We can hold their hand,
say we love them.
It may not be much.
It may be everything.
Porch Party
Several Tang Dynasty poets
Come over for a porch party.
It might get raucous.
They may loathe being called
up from the Afterlife
to visit an American suburb—
we have no mountain streams
though our mall has a fancy gym
called The Edge. Sometimes
I think I’m slipping off the edge
of America, nothing to break
my fall. Even poetry
can’t do that though it will try.
My Tang friends stay less
than an hour.
They seem happy to go home.
Li Po speaks for them all when he says
“Here’s the moon.
We hope it covers the wine.”
Dream Control
Last night I went to bed listening to
Eydie Gorme which usually makes
me relax. I dreamed of being lost
in a terrible storm. A friend turned blue
and drowned. Buildings became poisonous snakes
circling around me. City Hall got tossed
against a department store’s breaking door.
My fifth grade teacher fell dead on the floor—
Ms. M, my favorite. I decided
to pitch Eydie--I can’t risk a new flood.
Maybe I’ll watch a rerun or a weird
movie like The Monkees fab flop called Head.
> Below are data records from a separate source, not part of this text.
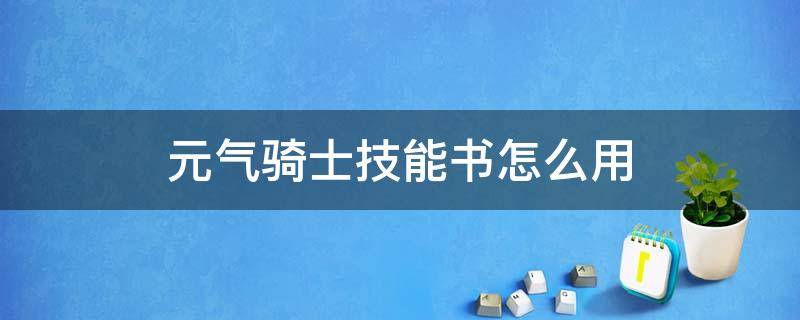 元气骑士技能书怎么用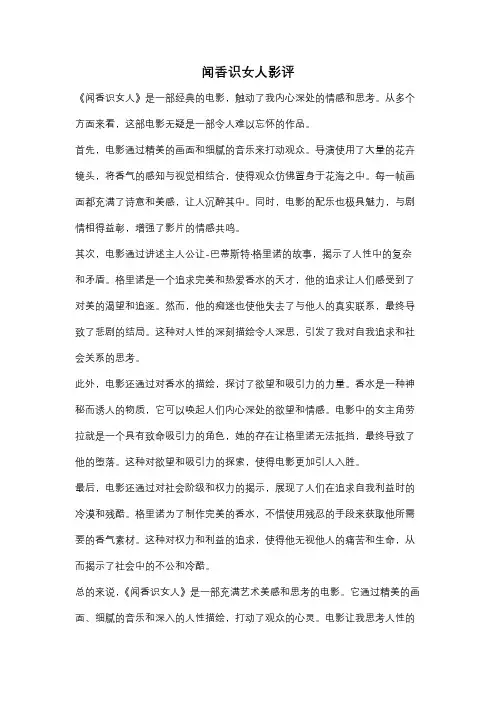 闻香识女人影评

《闻香识女人》是一部经典的电影，触动了我内心深处的情感和思考。从多个方面来看，这部电影无疑是一部令人难以忘怀的作品。

首先，电影通过精美的画面和细腻的音乐来打动观众。导演使用了大量的花卉镜头，将香气的感知与视觉相结合，使得观众仿佛置身于花海之中。每一帧画面都充满了诗意和美感，让人沉醉其中。同时，电影的配乐也极具魅力，与剧情相得益彰，增强了影片的情感共鸣。

其次，电影通过讲述主人公让-巴蒂斯特·格里诺的故事，揭示了人性中的复杂和矛盾。格里诺是一个追求完美和热爱香水的天才，他的追求让人们感受到了对美的渴望和追逐。然而，他的痴迷也使他失去了与他人的真实联系，最终导致了悲剧的结局。这种对人性的深刻描绘令人深思，引发了我对自我追求和社会关系的思考。

此外，电影还通过对香水的描绘，探讨了欲望和吸引力的力量。香水是一种神秘而诱人的物质，它可以唤起人们内心深处的欲望和情感。电影中的女主角劳拉就是一个具有致命吸引力的角色，她的存在让格里诺无法抵挡，最终导致了他的堕落。这种对欲望和吸引力的探索，使得电影更加引人入胜。

最后，电影还通过对社会阶级和权力的揭示，展现了人们在追求自我利益时的冷漠和残酷。格里诺为了制作完美的香水，不惜使用残忍的手段来获取他所需要的香气素材。这种对权力和利益的追求，使得他无视他人的痛苦和生命，从而揭示了社会中的不公和冷酷。

总的来说，《闻香识女人》是一部充满艺术美感和思考的电影。它通过精美的画面、细腻的音乐和深入的人性描绘，打动了观众的心灵。电影让我思考人性的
No more nightmares that cover me in mud,
my pillow a rowboat that disappeared.
Kill for It
A stray bullet memory
shatters my calm—Tom K flat out
saying “I’m going to kill you,”
He called me a faggot,
whatever that meant—
I guessed kids like Tom K
were happy to kill for it.
I started taking strange routes
home from Jackson Junior High,
named for a man who created
the Trail of Tears.
I still feel marked,
millions of Tom K’s
more than willing
to finish the job.
Optimister
He’s terribly terribly excited
about the future--it will be tossing
the moon basketball through
a star hoop and ending up in
a space garden, clean underwear
pressed by angels. Death
will disappear like pollen. War?
That was so twentieth century.
Climate change, yes, it’s real,
but 8 billion people will hug
the Arctic close.
He left me pooped. Someone
I love said hope is that thing
with feathers.
She’s right.
It has to fly away.
About the Poet
Kenneth Pobo has a new book out (prose poetry) from Clare Songbirds Publishing House called The Antlantis Hit Parade. Forthcoming from Duck Lake Books is Dindi Expecting Snow. His work has appeared in: The Humanist, World Literature Today, Indiana Review, Amsterdam Review, and elsewhere.